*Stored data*
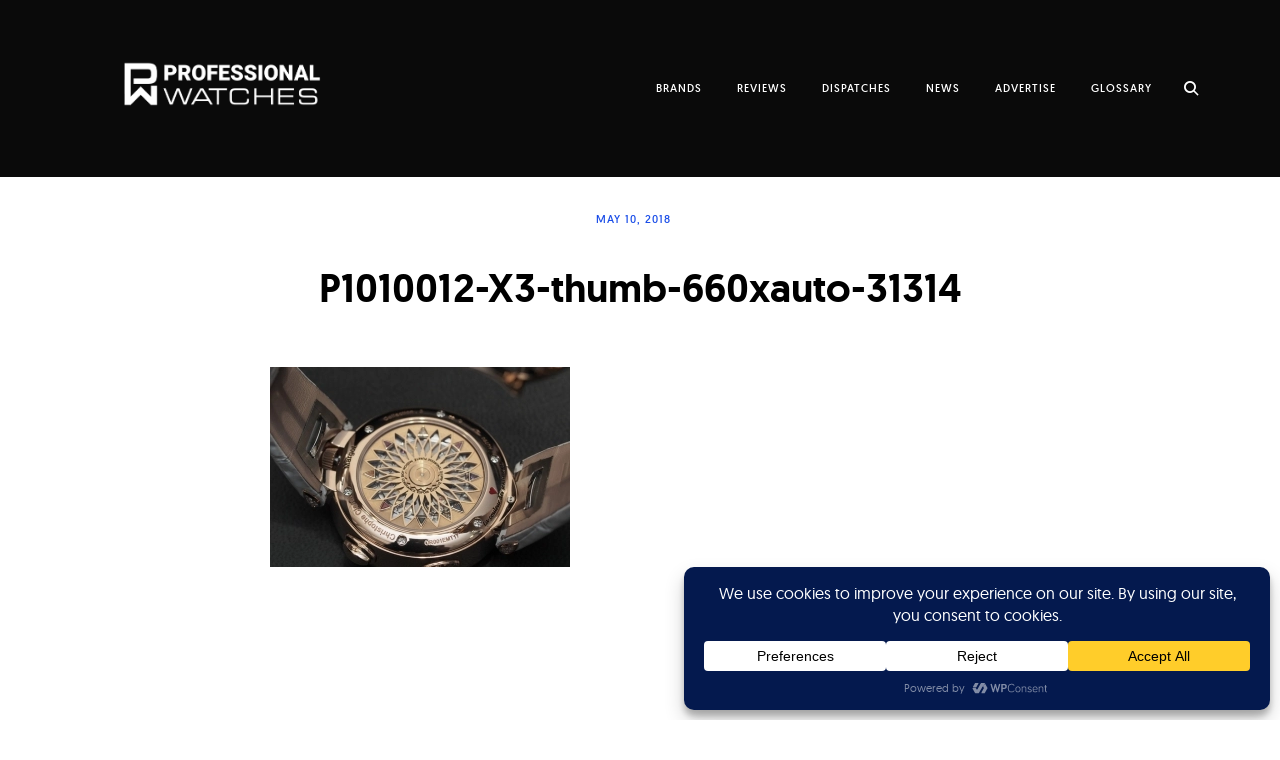

--- FILE ---
content_type: text/html; charset=UTF-8
request_url: https://professionalwatches.com/wp-admin/admin-ajax.php
body_size: -71
content:
{"content_id":23441,"counted":true,"reason":"","type":"post","subtype":"attachment","storage":{"name":["pvc_visits[0]"],"value":["1768765189b23441"],"expiry":[1768765189]}}

--- FILE ---
content_type: text/html; charset=utf-8
request_url: https://www.google.com/recaptcha/api2/aframe
body_size: 268
content:
<!DOCTYPE HTML><html><head><meta http-equiv="content-type" content="text/html; charset=UTF-8"></head><body><script nonce="qWhUFtwzBWbty_QqlfwtAA">/** Anti-fraud and anti-abuse applications only. See google.com/recaptcha */ try{var clients={'sodar':'https://pagead2.googlesyndication.com/pagead/sodar?'};window.addEventListener("message",function(a){try{if(a.source===window.parent){var b=JSON.parse(a.data);var c=clients[b['id']];if(c){var d=document.createElement('img');d.src=c+b['params']+'&rc='+(localStorage.getItem("rc::a")?sessionStorage.getItem("rc::b"):"");window.document.body.appendChild(d);sessionStorage.setItem("rc::e",parseInt(sessionStorage.getItem("rc::e")||0)+1);localStorage.setItem("rc::h",'1768765190232');}}}catch(b){}});window.parent.postMessage("_grecaptcha_ready", "*");}catch(b){}</script></body></html>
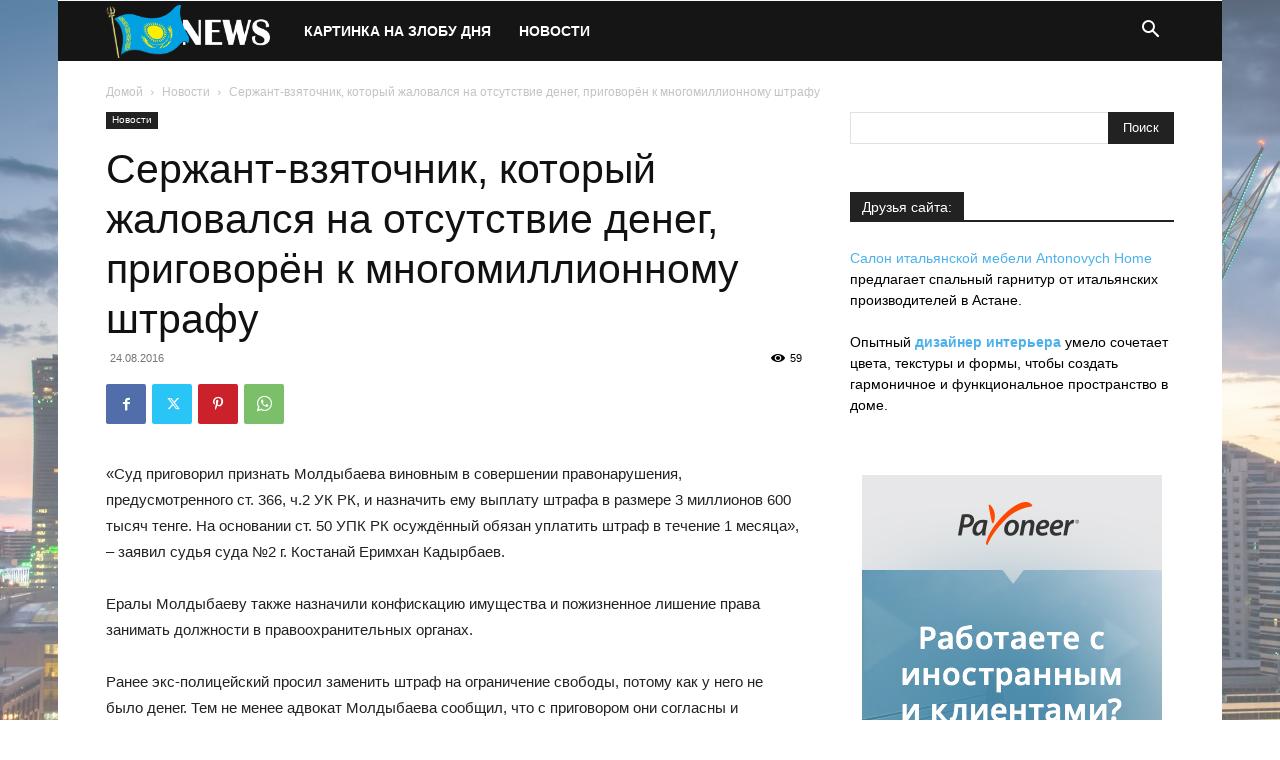

--- FILE ---
content_type: text/html; charset=UTF-8
request_url: https://news2.kz/wp-admin/admin-ajax.php?td_theme_name=Newspaper&v=12.6.8
body_size: -443
content:
{"12946":59}

--- FILE ---
content_type: text/html; charset=utf-8
request_url: https://www.google.com/recaptcha/api2/aframe
body_size: 264
content:
<!DOCTYPE HTML><html><head><meta http-equiv="content-type" content="text/html; charset=UTF-8"></head><body><script nonce="-AUOsXWhhcC3PuKlEPP7ag">/** Anti-fraud and anti-abuse applications only. See google.com/recaptcha */ try{var clients={'sodar':'https://pagead2.googlesyndication.com/pagead/sodar?'};window.addEventListener("message",function(a){try{if(a.source===window.parent){var b=JSON.parse(a.data);var c=clients[b['id']];if(c){var d=document.createElement('img');d.src=c+b['params']+'&rc='+(localStorage.getItem("rc::a")?sessionStorage.getItem("rc::b"):"");window.document.body.appendChild(d);sessionStorage.setItem("rc::e",parseInt(sessionStorage.getItem("rc::e")||0)+1);localStorage.setItem("rc::h",'1770025555514');}}}catch(b){}});window.parent.postMessage("_grecaptcha_ready", "*");}catch(b){}</script></body></html>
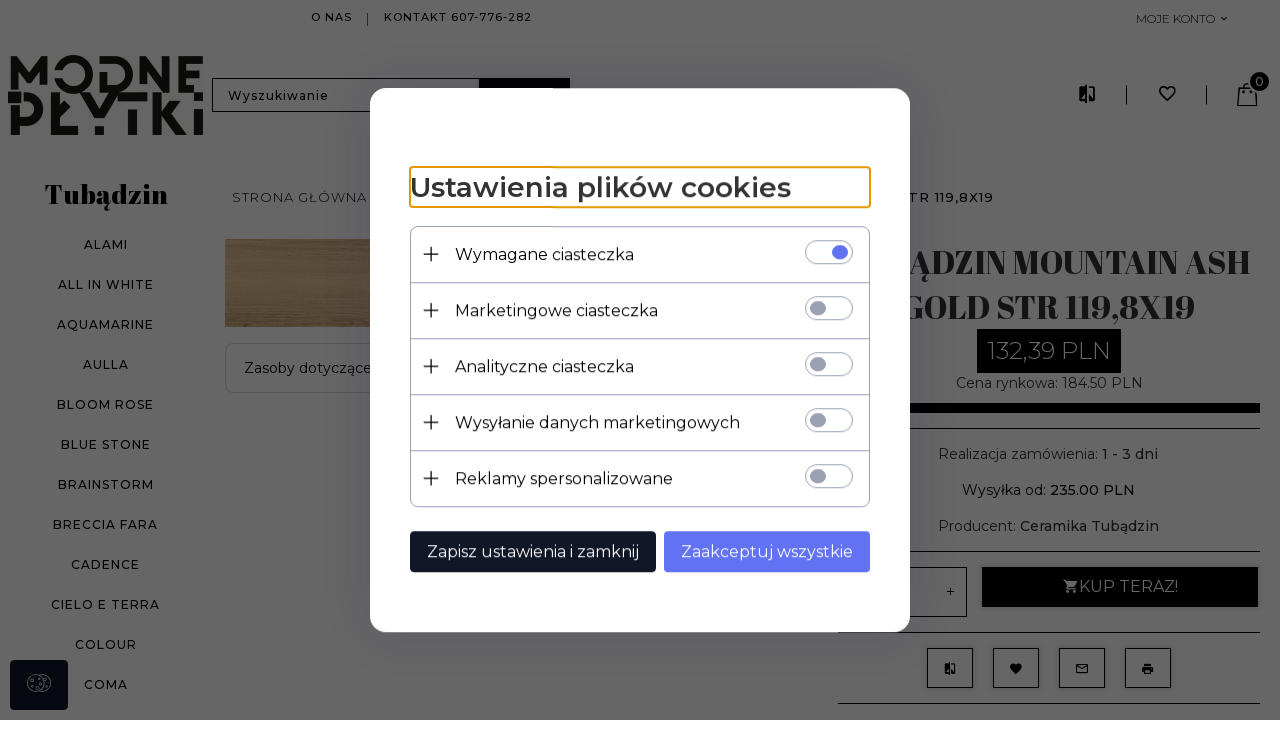

--- FILE ---
content_type: text/html; charset=UTF-8
request_url: https://modneplytki.pl/ajax/info/mis/
body_size: -14
content:
{"misId":"34484c64df3b8073e87f9b64ea67b3a6"}

--- FILE ---
content_type: text/html; charset=utf-8
request_url: https://accounts.google.com/o/oauth2/postmessageRelay?parent=https%3A%2F%2Fmodneplytki.pl&jsh=m%3B%2F_%2Fscs%2Fabc-static%2F_%2Fjs%2Fk%3Dgapi.lb.en.2kN9-TZiXrM.O%2Fd%3D1%2Frs%3DAHpOoo_B4hu0FeWRuWHfxnZ3V0WubwN7Qw%2Fm%3D__features__
body_size: 161
content:
<!DOCTYPE html><html><head><title></title><meta http-equiv="content-type" content="text/html; charset=utf-8"><meta http-equiv="X-UA-Compatible" content="IE=edge"><meta name="viewport" content="width=device-width, initial-scale=1, minimum-scale=1, maximum-scale=1, user-scalable=0"><script src='https://ssl.gstatic.com/accounts/o/2580342461-postmessagerelay.js' nonce="I0h0QEujDsSsCDkWFggSEw"></script></head><body><script type="text/javascript" src="https://apis.google.com/js/rpc:shindig_random.js?onload=init" nonce="I0h0QEujDsSsCDkWFggSEw"></script></body></html>

--- FILE ---
content_type: text/html; charset=UTF-8
request_url: https://modneplytki.pl/ajax/pinfo/inventory/
body_size: 174
content:

<form id="options_form" name="options_form" method="post" action="/_cart/index/">
    <div id="options_form_tab" class="inventory-container">
            </div>
    <input type="hidden" id="products_id" name="products_id" value="25354" />
    <input type="hidden" id="rtime" name="rtime" value="1 - 3 dni" />
    <script>
			window.jQuery && window.jQuery.trigger("inventoryLoaded");
    </script>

*WORK ITEM*
Quote the entries above word for word. Leave the images out.

*RESPONSE*
--- FILE ---
content_type: text/html; charset=UTF-8
request_url: https://professionalwatches.com/wp-admin/admin-ajax.php
body_size: -71
content:
{"content_id":23441,"counted":true,"reason":"","type":"post","subtype":"attachment","storage":{"name":["pvc_visits[0]"],"value":["1768765189b23441"],"expiry":[1768765189]}}

--- FILE ---
content_type: text/html; charset=utf-8
request_url: https://www.google.com/recaptcha/api2/aframe
body_size: 268
content:
<!DOCTYPE HTML><html><head><meta http-equiv="content-type" content="text/html; charset=UTF-8"></head><body><script nonce="qWhUFtwzBWbty_QqlfwtAA">/** Anti-fraud and anti-abuse applications only. See google.com/recaptcha */ try{var clients={'sodar':'https://pagead2.googlesyndication.com/pagead/sodar?'};window.addEventListener("message",function(a){try{if(a.source===window.parent){var b=JSON.parse(a.data);var c=clients[b['id']];if(c){var d=document.createElement('img');d.src=c+b['params']+'&rc='+(localStorage.getItem("rc::a")?sessionStorage.getItem("rc::b"):"");window.document.body.appendChild(d);sessionStorage.setItem("rc::e",parseInt(sessionStorage.getItem("rc::e")||0)+1);localStorage.setItem("rc::h",'1768765190232');}}}catch(b){}});window.parent.postMessage("_grecaptcha_ready", "*");}catch(b){}</script></body></html>

--- FILE ---
content_type: text/html; charset=UTF-8
request_url: https://news2.kz/wp-admin/admin-ajax.php?td_theme_name=Newspaper&v=12.6.8
body_size: -443
content:
{"12946":59}

--- FILE ---
content_type: text/html; charset=utf-8
request_url: https://www.google.com/recaptcha/api2/aframe
body_size: 264
content:
<!DOCTYPE HTML><html><head><meta http-equiv="content-type" content="text/html; charset=UTF-8"></head><body><script nonce="-AUOsXWhhcC3PuKlEPP7ag">/** Anti-fraud and anti-abuse applications only. See google.com/recaptcha */ try{var clients={'sodar':'https://pagead2.googlesyndication.com/pagead/sodar?'};window.addEventListener("message",function(a){try{if(a.source===window.parent){var b=JSON.parse(a.data);var c=clients[b['id']];if(c){var d=document.createElement('img');d.src=c+b['params']+'&rc='+(localStorage.getItem("rc::a")?sessionStorage.getItem("rc::b"):"");window.document.body.appendChild(d);sessionStorage.setItem("rc::e",parseInt(sessionStorage.getItem("rc::e")||0)+1);localStorage.setItem("rc::h",'1770025555514');}}}catch(b){}});window.parent.postMessage("_grecaptcha_ready", "*");}catch(b){}</script></body></html>

--- FILE ---
content_type: text/html; charset=UTF-8
request_url: https://modneplytki.pl/ajax/info/mis/
body_size: -14
content:
{"misId":"34484c64df3b8073e87f9b64ea67b3a6"}

--- FILE ---
content_type: text/html; charset=utf-8
request_url: https://accounts.google.com/o/oauth2/postmessageRelay?parent=https%3A%2F%2Fmodneplytki.pl&jsh=m%3B%2F_%2Fscs%2Fabc-static%2F_%2Fjs%2Fk%3Dgapi.lb.en.2kN9-TZiXrM.O%2Fd%3D1%2Frs%3DAHpOoo_B4hu0FeWRuWHfxnZ3V0WubwN7Qw%2Fm%3D__features__
body_size: 161
content:
<!DOCTYPE html><html><head><title></title><meta http-equiv="content-type" content="text/html; charset=utf-8"><meta http-equiv="X-UA-Compatible" content="IE=edge"><meta name="viewport" content="width=device-width, initial-scale=1, minimum-scale=1, maximum-scale=1, user-scalable=0"><script src='https://ssl.gstatic.com/accounts/o/2580342461-postmessagerelay.js' nonce="I0h0QEujDsSsCDkWFggSEw"></script></head><body><script type="text/javascript" src="https://apis.google.com/js/rpc:shindig_random.js?onload=init" nonce="I0h0QEujDsSsCDkWFggSEw"></script></body></html>

--- FILE ---
content_type: text/html; charset=UTF-8
request_url: https://modneplytki.pl/ajax/pinfo/inventory/
body_size: 174
content:

<form id="options_form" name="options_form" method="post" action="/_cart/index/">
    <div id="options_form_tab" class="inventory-container">
            </div>
    <input type="hidden" id="products_id" name="products_id" value="25354" />
    <input type="hidden" id="rtime" name="rtime" value="1 - 3 dni" />
    <script>
			window.jQuery && window.jQuery.trigger("inventoryLoaded");
    </script>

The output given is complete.